# [Task goal]
Repeat each line of the data below word for word, leaving out the pictures.

Data excerpts:

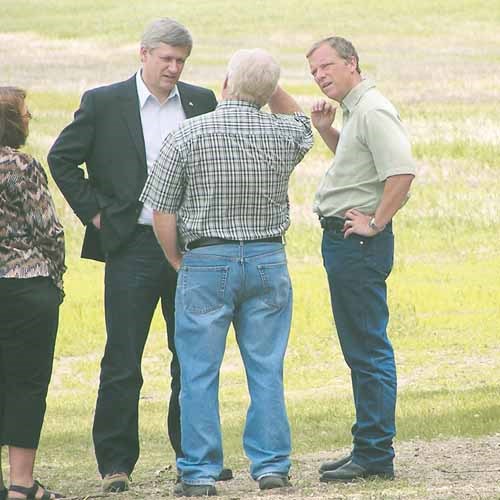 Prime Minister Stephen Harper and Premier Brad Wall speak with producer Ron Blommaert at the latter&#8217;s farm near Yorkton.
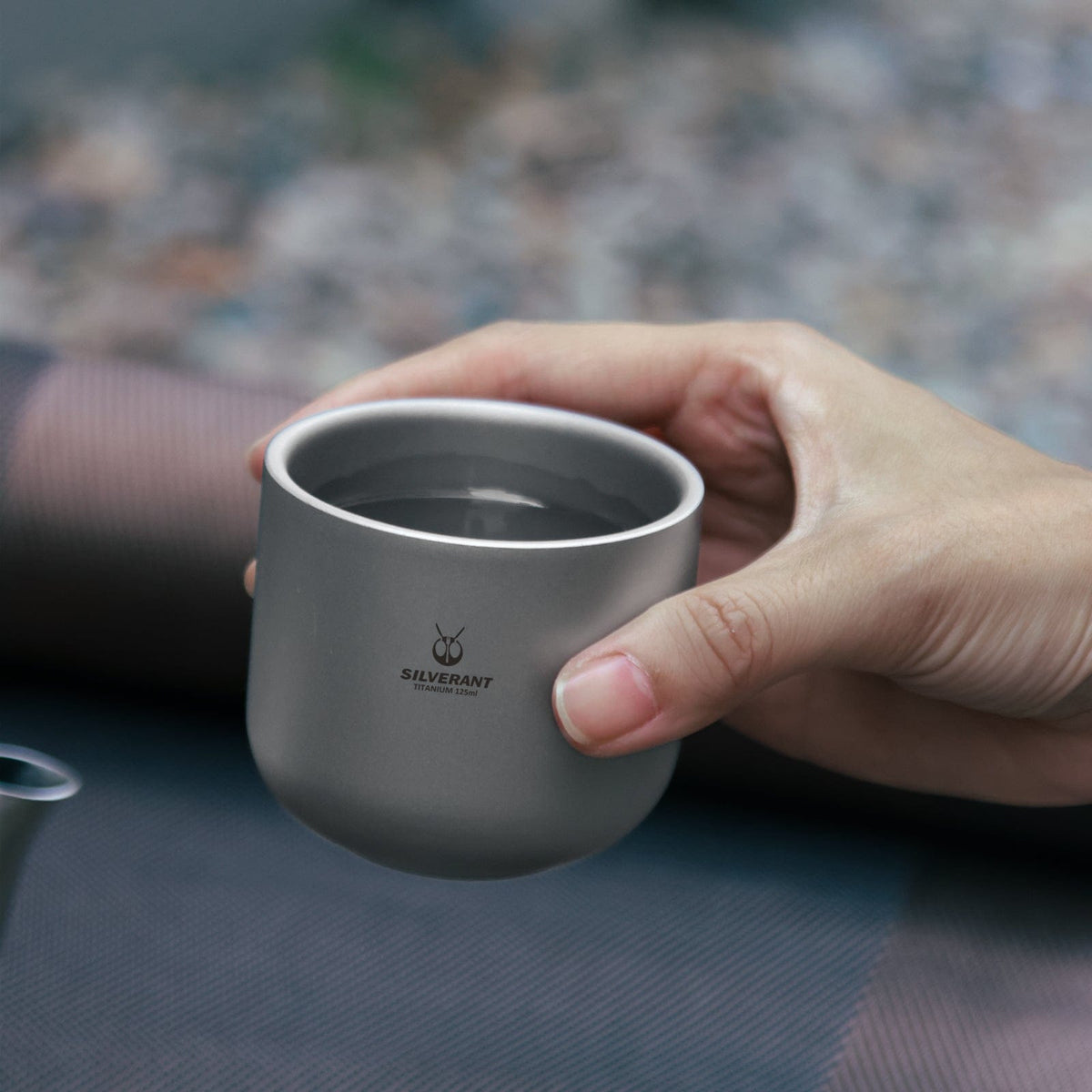 SilerAnt Outdoors Titanium Tea Cup Double Wall 125ml/4.22 fl oz Sandblasted (in-use, actual product photo, held in right hand, on-hand)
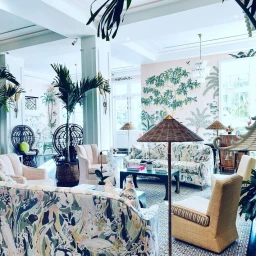 Spacious hotel lounge interior featuring patterned sofas, armchairs, potted palm trees, and tropical wall murals.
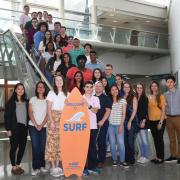 NIST SURF students pose for a photo next to a surf board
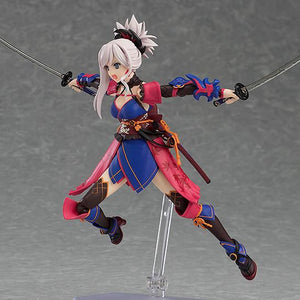 The Miyamoto Musashi figma figure in a jumping or leaping action pose, holding both swords horizontally and showcasing the figure's articulation.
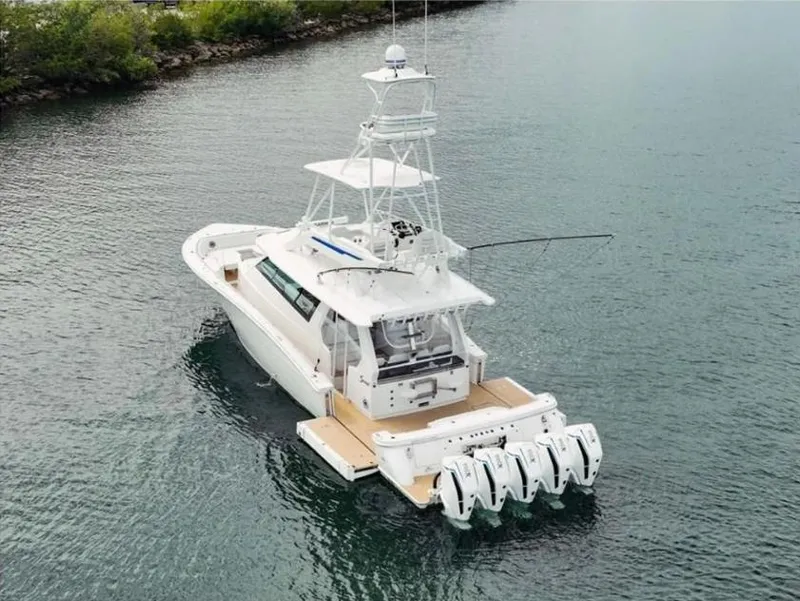 Slide: The Image of 2021 Scout 530 LXF boat with multiple engines on calm water. - 4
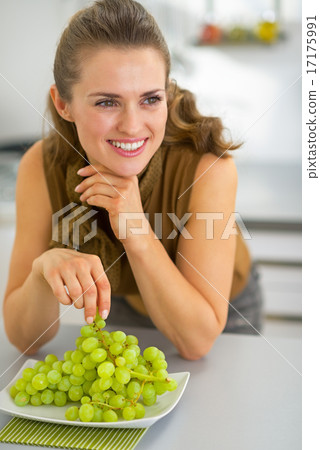 Happy young woman eating grape in kitchen 17175991
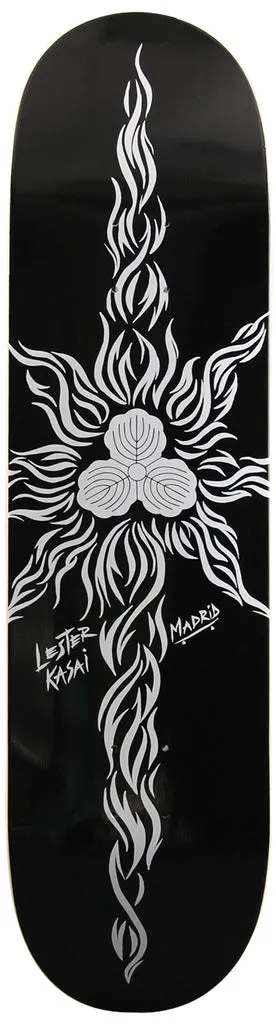 Madrid Lester Kasai 8 skateboard deck: Silver-white tribal-style flame design radiating from a central three-lobed emblem like a stylised sun on a black deck, with the rider's name handwritten and a Madrid logo to the side.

# [Final answer]
 Prime Minister Stephen Harper and Premier Brad Wall speak with producer Ron Blommaert at the latter&#8217;s farm near Yorkton.
 SilerAnt Outdoors Titanium Tea Cup Double Wall 125ml/4.22 fl oz Sandblasted (in-use, actual product photo, held in right hand, on-hand)
 Spacious hotel lounge interior featuring patterned sofas, armchairs, potted palm trees, and tropical wall murals.
 NIST SURF students pose for a photo next to a surf board
 The Miyamoto Musashi figma figure in a jumping or leaping action pose, holding both swords horizontally and showcasing the figure's articulation.
 Slide: The Image of 2021 Scout 530 LXF boat with multiple engines on calm water. - 4
 Happy young woman eating grape in kitchen 17175991
 Madrid Lester Kasai 8 skateboard deck: Silver-white tribal-style flame design radiating from a central three-lobed emblem like a stylised sun on a black deck, with the rider's name handwritten and a Madrid logo to the side.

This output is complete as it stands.